Problem to work on.
Please repeat the records from the line with "Of this set" up to and including the line with "which is nearest to man", replacing "feathered crown of fur" with "feathered headdress" and leaving everything else unchanged.

[Entries drawn from a collection]
################

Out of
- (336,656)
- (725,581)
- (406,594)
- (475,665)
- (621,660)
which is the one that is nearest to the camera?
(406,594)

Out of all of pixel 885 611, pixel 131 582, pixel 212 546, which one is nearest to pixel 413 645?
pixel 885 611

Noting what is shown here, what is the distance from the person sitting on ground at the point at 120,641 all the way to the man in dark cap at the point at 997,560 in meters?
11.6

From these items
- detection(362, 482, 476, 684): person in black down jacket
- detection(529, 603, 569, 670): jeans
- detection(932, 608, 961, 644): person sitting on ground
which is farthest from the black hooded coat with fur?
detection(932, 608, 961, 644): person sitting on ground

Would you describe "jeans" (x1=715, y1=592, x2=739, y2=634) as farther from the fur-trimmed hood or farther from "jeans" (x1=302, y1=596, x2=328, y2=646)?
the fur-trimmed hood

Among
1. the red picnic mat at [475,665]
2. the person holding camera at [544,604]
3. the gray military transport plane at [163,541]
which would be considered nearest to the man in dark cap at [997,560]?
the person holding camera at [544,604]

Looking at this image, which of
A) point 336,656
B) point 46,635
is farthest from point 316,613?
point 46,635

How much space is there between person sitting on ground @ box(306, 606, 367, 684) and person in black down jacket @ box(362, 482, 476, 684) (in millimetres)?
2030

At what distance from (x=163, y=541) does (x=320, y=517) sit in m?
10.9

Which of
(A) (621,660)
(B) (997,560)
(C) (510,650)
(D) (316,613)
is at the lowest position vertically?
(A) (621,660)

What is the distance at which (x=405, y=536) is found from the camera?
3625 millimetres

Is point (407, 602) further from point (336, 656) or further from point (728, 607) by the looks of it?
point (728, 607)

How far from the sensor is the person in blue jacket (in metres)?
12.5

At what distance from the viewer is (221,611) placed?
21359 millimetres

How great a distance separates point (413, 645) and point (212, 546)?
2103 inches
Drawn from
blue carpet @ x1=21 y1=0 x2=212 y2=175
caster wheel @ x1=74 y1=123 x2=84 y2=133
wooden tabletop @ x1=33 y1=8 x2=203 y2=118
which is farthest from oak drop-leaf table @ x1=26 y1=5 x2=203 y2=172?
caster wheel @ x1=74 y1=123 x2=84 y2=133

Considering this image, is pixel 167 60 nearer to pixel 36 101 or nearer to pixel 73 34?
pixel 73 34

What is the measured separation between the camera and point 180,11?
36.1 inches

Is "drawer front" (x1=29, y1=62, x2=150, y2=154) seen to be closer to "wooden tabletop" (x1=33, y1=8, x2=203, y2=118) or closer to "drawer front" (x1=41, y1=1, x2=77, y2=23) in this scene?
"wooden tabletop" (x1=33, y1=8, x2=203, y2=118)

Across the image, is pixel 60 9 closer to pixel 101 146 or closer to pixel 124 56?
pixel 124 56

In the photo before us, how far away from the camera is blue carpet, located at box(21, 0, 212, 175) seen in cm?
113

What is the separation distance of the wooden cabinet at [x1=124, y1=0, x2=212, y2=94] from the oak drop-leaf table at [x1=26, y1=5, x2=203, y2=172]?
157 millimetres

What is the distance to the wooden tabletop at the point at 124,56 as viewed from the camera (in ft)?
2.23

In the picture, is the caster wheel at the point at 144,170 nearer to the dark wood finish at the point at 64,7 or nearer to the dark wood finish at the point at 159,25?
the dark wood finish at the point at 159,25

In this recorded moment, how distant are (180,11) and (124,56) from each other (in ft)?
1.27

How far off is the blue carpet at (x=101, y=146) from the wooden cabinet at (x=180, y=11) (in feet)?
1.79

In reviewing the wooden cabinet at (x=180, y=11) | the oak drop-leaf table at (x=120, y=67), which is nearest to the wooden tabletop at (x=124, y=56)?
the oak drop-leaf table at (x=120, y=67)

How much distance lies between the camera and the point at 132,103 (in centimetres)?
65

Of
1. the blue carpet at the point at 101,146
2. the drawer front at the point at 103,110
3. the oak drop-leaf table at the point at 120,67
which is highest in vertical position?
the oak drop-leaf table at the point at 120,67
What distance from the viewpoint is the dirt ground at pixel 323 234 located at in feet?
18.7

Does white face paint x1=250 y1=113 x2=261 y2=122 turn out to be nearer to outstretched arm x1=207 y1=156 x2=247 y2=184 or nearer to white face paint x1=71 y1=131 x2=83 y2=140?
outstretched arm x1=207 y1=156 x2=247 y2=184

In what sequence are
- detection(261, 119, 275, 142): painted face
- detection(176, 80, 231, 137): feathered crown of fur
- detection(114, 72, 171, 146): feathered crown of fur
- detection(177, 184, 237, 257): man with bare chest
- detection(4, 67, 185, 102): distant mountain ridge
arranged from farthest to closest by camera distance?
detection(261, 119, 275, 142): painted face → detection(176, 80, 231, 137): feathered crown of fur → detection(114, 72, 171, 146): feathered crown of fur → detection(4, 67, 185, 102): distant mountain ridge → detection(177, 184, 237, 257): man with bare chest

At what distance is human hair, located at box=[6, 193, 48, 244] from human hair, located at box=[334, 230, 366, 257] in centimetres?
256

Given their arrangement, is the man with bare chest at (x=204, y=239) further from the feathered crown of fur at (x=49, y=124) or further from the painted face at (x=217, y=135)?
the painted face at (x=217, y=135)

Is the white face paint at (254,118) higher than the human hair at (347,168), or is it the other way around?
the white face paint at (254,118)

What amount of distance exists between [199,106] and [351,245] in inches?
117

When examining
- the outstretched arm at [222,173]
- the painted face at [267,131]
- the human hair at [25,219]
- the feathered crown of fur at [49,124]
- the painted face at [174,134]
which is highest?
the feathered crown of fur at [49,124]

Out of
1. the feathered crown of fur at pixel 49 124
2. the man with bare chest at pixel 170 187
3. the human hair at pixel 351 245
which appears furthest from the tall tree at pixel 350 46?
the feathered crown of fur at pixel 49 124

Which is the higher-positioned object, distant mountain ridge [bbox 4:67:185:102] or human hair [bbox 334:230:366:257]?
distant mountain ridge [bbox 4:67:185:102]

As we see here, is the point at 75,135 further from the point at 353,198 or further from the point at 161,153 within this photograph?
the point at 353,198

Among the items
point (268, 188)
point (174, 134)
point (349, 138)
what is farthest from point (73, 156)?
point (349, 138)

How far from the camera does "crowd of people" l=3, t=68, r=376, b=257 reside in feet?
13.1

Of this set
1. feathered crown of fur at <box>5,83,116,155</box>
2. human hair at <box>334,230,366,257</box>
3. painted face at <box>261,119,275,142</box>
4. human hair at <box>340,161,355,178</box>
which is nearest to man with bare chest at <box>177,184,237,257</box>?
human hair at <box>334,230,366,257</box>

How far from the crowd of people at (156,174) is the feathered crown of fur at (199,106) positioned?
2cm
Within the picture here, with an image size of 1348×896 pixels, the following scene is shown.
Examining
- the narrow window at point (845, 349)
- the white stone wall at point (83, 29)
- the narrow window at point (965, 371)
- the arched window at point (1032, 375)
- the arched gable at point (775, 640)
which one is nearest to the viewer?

################

Answer.
Of this set
1. feathered headdress at <box>5,83,116,155</box>
2. human hair at <box>334,230,366,257</box>
3. painted face at <box>261,119,275,142</box>
4. human hair at <box>340,161,355,178</box>
which is nearest to man with bare chest at <box>177,184,237,257</box>?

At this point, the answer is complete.